- Born: 1976 (age 49–50) Sunderland, England
- Occupations: Broadcast journalist and news presenter

= Catherine Jacob (journalist) =

English journalist (born 1976)

Catherine Maura Jacob (born 1976 in Sunderland, England) is a freelance broadcast journalist and news presenter.

==Early life==
Jacob was educated at St. Anthony's Girls School in Sunderland and graduated from Durham University with a degree in Modern Languages in 1999.

==Career==
In her early career she was a traffic reporter for BBC Newcastle and news correspondent for BBC Look North.

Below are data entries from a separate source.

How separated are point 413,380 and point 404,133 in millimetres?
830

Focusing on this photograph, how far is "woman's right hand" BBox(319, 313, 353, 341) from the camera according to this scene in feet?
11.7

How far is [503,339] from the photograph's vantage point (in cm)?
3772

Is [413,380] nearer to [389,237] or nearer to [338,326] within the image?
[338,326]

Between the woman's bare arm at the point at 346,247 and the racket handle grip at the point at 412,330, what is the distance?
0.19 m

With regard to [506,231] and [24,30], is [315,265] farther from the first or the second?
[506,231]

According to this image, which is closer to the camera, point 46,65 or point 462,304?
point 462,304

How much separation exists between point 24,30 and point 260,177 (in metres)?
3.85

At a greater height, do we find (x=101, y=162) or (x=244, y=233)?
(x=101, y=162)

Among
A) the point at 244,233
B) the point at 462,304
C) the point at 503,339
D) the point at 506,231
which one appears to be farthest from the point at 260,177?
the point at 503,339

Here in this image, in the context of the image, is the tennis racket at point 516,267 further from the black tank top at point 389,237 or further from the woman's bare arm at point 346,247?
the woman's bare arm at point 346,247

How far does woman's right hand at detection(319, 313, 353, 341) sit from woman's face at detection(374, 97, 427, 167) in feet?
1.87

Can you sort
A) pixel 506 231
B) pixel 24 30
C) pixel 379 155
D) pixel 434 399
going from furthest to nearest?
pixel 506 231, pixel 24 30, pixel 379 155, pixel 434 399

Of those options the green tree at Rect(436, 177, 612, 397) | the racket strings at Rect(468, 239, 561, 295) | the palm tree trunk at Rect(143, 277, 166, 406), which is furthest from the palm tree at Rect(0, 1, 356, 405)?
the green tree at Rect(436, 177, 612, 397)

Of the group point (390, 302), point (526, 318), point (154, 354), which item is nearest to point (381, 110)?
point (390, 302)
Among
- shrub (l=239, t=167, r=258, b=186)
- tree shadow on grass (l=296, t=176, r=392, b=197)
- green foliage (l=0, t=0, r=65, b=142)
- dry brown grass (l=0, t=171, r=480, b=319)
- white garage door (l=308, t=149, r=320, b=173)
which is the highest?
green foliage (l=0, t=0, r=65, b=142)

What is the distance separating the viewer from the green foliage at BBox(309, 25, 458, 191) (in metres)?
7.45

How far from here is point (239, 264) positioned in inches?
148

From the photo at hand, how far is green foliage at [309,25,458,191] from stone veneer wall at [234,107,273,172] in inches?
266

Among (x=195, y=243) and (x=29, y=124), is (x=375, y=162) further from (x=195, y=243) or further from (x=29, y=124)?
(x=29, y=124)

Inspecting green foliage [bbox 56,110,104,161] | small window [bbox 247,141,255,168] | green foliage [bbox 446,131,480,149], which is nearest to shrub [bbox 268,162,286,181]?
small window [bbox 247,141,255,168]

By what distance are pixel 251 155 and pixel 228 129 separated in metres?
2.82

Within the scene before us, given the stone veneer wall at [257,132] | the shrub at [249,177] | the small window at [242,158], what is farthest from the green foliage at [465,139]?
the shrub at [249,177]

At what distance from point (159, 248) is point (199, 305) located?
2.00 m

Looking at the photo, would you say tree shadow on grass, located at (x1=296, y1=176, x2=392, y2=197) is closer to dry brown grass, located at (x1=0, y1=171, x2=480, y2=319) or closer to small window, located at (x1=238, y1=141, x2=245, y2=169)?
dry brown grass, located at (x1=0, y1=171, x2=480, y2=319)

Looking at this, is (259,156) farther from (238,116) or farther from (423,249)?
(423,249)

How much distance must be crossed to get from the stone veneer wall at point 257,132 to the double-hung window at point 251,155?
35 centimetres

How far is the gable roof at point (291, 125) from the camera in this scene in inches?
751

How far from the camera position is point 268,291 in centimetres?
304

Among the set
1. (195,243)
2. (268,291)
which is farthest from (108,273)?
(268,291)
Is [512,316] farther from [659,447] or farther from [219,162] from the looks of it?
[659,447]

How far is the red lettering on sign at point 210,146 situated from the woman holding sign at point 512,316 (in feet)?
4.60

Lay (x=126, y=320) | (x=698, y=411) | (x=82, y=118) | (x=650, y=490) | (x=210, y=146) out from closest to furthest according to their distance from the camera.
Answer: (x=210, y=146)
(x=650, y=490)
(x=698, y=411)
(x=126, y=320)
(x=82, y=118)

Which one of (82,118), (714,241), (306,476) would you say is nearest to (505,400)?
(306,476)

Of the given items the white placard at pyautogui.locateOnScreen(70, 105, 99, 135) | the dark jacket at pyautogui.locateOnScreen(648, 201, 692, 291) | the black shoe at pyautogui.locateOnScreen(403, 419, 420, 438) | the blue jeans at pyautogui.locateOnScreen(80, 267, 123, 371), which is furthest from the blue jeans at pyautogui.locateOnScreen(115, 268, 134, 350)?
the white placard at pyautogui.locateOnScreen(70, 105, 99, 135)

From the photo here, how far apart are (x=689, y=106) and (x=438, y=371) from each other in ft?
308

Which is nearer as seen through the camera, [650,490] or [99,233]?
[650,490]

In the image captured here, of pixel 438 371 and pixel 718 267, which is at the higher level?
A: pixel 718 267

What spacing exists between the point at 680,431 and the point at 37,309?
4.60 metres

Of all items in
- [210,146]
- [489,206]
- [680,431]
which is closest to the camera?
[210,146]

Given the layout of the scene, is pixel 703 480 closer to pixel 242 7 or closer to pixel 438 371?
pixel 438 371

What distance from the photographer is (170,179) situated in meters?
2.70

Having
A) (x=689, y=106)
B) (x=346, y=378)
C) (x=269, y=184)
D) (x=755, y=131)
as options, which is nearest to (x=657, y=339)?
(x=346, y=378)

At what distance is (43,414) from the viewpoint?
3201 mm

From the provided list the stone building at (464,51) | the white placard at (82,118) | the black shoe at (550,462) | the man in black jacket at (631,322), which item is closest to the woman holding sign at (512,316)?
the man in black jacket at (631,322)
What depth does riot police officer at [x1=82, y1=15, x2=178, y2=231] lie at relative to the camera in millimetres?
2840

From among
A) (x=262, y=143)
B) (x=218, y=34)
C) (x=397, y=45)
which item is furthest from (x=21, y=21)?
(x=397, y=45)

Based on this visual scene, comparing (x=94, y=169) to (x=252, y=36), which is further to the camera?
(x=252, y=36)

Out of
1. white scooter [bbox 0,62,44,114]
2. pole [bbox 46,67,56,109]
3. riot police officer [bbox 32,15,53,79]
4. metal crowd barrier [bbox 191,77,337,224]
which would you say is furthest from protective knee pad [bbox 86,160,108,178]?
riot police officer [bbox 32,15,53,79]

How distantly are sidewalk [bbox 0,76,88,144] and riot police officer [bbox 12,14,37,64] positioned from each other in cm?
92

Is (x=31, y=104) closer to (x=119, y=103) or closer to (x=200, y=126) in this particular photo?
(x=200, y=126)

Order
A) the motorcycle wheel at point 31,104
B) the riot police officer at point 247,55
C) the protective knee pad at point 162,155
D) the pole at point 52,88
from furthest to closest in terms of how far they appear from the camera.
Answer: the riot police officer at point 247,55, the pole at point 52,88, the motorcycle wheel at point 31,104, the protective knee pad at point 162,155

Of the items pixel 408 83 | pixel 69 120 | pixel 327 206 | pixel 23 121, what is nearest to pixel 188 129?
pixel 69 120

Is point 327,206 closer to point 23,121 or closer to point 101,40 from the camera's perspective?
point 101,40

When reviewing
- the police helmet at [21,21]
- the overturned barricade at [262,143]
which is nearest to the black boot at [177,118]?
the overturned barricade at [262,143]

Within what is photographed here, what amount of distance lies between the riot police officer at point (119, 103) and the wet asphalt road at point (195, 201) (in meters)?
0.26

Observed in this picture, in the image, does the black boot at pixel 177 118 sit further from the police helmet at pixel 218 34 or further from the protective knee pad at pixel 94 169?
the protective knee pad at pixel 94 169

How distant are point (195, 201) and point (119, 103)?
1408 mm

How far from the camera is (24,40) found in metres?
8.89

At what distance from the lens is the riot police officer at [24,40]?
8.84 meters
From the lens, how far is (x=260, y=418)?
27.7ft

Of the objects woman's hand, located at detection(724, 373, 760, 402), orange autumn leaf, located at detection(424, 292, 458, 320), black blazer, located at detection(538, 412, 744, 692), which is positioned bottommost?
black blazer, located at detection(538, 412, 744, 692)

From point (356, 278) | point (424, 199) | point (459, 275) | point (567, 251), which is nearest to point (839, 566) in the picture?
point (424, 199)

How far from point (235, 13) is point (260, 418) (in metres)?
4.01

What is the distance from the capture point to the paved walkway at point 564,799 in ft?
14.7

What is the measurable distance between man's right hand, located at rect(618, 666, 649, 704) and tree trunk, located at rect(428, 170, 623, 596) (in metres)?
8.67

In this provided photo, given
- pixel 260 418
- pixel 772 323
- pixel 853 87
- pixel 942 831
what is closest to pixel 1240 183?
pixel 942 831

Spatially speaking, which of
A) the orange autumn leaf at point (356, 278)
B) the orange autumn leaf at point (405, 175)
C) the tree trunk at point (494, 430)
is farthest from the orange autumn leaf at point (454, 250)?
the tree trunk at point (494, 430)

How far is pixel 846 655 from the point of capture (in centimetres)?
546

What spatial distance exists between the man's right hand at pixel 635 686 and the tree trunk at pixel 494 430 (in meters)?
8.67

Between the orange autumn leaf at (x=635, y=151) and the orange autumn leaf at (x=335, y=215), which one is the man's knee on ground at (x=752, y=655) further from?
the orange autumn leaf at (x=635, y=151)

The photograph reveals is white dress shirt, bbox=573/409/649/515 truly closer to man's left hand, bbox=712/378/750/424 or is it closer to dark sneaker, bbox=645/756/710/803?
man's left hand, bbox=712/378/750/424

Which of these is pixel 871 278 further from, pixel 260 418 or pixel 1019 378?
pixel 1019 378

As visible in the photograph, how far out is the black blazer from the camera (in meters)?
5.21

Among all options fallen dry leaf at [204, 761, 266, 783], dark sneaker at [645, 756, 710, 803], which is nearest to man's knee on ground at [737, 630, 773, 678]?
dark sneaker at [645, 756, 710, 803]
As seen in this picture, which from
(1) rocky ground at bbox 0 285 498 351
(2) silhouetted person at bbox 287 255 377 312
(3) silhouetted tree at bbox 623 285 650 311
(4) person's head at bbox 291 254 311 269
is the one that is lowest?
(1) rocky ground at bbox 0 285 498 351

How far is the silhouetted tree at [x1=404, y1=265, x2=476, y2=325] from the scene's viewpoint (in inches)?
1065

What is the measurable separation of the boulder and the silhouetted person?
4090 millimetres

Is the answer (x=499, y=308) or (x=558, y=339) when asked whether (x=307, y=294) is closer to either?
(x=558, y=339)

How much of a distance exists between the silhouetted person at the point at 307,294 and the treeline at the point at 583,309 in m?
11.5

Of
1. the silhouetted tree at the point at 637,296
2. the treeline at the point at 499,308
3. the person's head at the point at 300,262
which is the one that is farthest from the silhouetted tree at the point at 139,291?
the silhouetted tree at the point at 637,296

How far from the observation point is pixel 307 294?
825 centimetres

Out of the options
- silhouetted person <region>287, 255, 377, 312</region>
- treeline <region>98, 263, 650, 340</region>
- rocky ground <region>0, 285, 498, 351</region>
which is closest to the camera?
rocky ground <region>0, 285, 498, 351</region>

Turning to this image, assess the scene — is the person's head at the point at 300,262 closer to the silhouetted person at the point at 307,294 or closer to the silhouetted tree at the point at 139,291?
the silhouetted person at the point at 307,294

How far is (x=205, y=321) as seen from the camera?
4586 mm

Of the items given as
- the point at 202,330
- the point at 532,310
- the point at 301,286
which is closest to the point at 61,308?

In September 2000, she moved to ITN an editorial trainee, working across Channel 4 News, ITV News and 5 News. She became a fully-fledged producer and later reporter for ITV News in 2002.

From 2004, she was the Royal Correspondent for 5 News and from 2007 the Environment Correspondent for Sky News. From 2010 she would become a freelance news correspondent for Sky News until April 2013.

In 2013, she appeared as a news presenter for Granada Reports, ITV News Tyne Tees and Lookaround.

She is the youngest journalist ever to be awarded the Golden Nymph for Best News Story at the Monte Carlo film and TV awards for an investigation into child labor in the ship breaking yards of Bangladesh.